* Quoted passage *
========================================

Sarbanes-Oxley Whistleblower Decision Clarifies Broad Scope of Protected Whistleblowing
A recent decision from the U.S. District Court for the Southern District of New York clarifies the broad scope of protected whistleblowing under the Sarbanes-Oxley Act (“SOX”). In Murray v. UBS Securities, LLC, the court held that:
To be protected under SOX, an employee-whistleblower need only prove that he or she “reasonably believed” that his or her employer violated a federal securities law contemplated by SOX § 806. Murray v. UBS Sec., LLC, No. 14 Civ. 927 (KPF), slip op. at 23 (S.D.N.Y. Apr. 25, 2017). The employee need not identify any specific violation,
An employee who reasonably believes that a federal-law violation is imminent will be protected by SOX if he or she reports the violation before it actually occurs.
Murray is represented by Amy Shulman and Robert B. Stulberg at Broach & Stulberg, LLP.
Trevor Murray was a commercial-mortgage-backed-securities (“CMBS”) strategist for UBS Securities LLC (“UBS”) from May 31, 2011, until February 6, 2012. In that capacity, he routinely wrote research articles about the CMBS market. Securities and Exchange Commission (“SEC”) regulations required that Mr. Murray certify the accuracy and independence of each of his research reports. Mr. Murray therefore understood that his research “was required to be independently conducted pursuant to SEC Guidelines and UBS compliance training.” Murray v. UBS Sec., LLC, No. 14 Civ. 927 (KPF), slip op. at 4 (S.D.N.Y. Apr. 25, 2017). Mr. Murray says that during his eight months with UBS, senior administrators of the non-research arm of CMBS, dedicated mainly to origination, trading, and sales (“CMBS Business”), repeatedly attempted to “skew or chill” his independent research analysis when it was unfavorable to their business strategy. Mr. Murray internally reported this interference twice to his supervisor and then was fired. He claims that his firing was in retaliation for his whistleblowing, while UBS says that it was a result of a financial downturn.
Efforts to Control Mr. Murray’s Research Articles
Just a few weeks after Mr. Murray was hired, Kenneth Cohen, head of the U.S. Real Estate Finance Group, which includes CMBS Business, urged Mr. Murray to write a research article that presented “a benign and positive view” of “special servicers” in order to “assuage or sooth[e] investors’ concerns about special servicers.” Id. at 7 (alteration in original). Mr. Murray’s independent view of “special servicers” differed from what he was told to write, so he opted to write nothing.

========================================

* Given exercise *
Reproduce the passage of the Sarbanes-Oxley whistleblower article between "Sarbanes-Oxley Whistleblower Decision" and "it actually occurs.", inclusive, word for word. You won't need the material that comes next.

* Data shown *
========================================

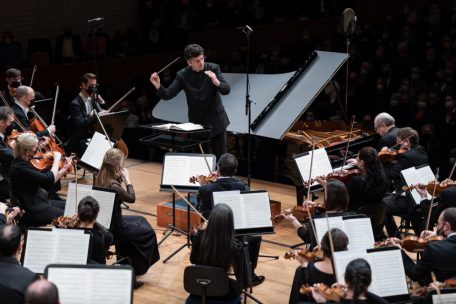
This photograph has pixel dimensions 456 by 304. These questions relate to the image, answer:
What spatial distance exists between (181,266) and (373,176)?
6.54ft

========================================

* Answer for this exercise *
Sarbanes-Oxley Whistleblower Decision Clarifies Broad Scope of Protected Whistleblowing
A recent decision from the U.S. District Court for the Southern District of New York clarifies the broad scope of protected whistleblowing under the Sarbanes-Oxley Act (“SOX”). In Murray v. UBS Securities, LLC, the court held that:
To be protected under SOX, an employee-whistleblower need only prove that he or she “reasonably believed” that his or her employer violated a federal securities law contemplated by SOX § 806. Murray v. UBS Sec., LLC, No. 14 Civ. 927 (KPF), slip op. at 23 (S.D.N.Y. Apr. 25, 2017). The employee need not identify any specific violation,
An employee who reasonably believes that a federal-law violation is imminent will be protected by SOX if he or she reports the violation before it actually occurs.